Comment by timewizard
13 hours ago
Futures contracts are actually somewhat interesting in how fully they are specified. If you want to see how Light Sweet Crude Oil Futures are delivered, that's covered in the NYMEX Rulebook, Chapter 200:
13 hours ago
Futures contracts are actually somewhat interesting in how fully they are specified. If you want to see how Light Sweet Crude Oil Futures are delivered, that's covered in the NYMEX Rulebook, Chapter 200:
I never really understood the "with delivery in Cushing, Oklahoma" thing, and the Delivery section on page 3 doesn't make it too much clearer.
Surely there are people trading in these contracts that... don't want their oil delivered to Cushing? The Delivery section makes it sound like maybe it can be delivered somewhere else if the buyer and seller agree, maybe?
And Wikipedia does make it sound like Cushing really can be a bottleneck: https://en.wikipedia.org/wiki/Oil_industry_in_Cushing,_Oklah... But... how? It seems like such a bizarre setup to literally require all the oil to come to this one specific town, I assume I'm missing something obvious?
> Surely there are people trading in these contracts that... don't want their oil delivered to Cushing?
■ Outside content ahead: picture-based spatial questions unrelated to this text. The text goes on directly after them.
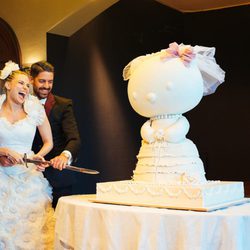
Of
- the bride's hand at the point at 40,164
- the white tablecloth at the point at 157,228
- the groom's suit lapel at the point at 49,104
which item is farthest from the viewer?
the groom's suit lapel at the point at 49,104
A big-enough buyer will know how to get oil from Cushing to their facility, often by pipeline. One who doesn't really want oil in Cushing is likely to close out their futures trade before the settlement date, treating it like a purely financial transaction.
> It seems like such a bizarre setup to literally require all the oil to come to this one specific town, I assume I'm missing something obvious?
Futures contracts need to be based on the price of something, but the price of a physical good depends on location. Delivery of a barrel of crude to the South Pole would be much, much more expensive – and more variable – than delivery to a big oil terminal. Contracts for physical goods need some kind of agreed-upon reference point, even if most of the time things get financially settled without delivery.
Hm, makes sense. Thanks!
This level of standardisation is indeed what makes them so liquid and useful!
Oil is usually considered fungible.
Fungible is a word that sounds weird and I don’t get to say often enough.
To the first approximation, yes. But there are different standards for oil and they trade at different prices (e.g. Brent is more expensive than Urals).
Like commodity I suppose it also gets used to describe things that may not be 100% fungible but may be pretty close depending on the details and the circumstances.
If you are looking for more opportunities, recall that the difference between entities and value objects in domain-driven design is that value objects are fungible.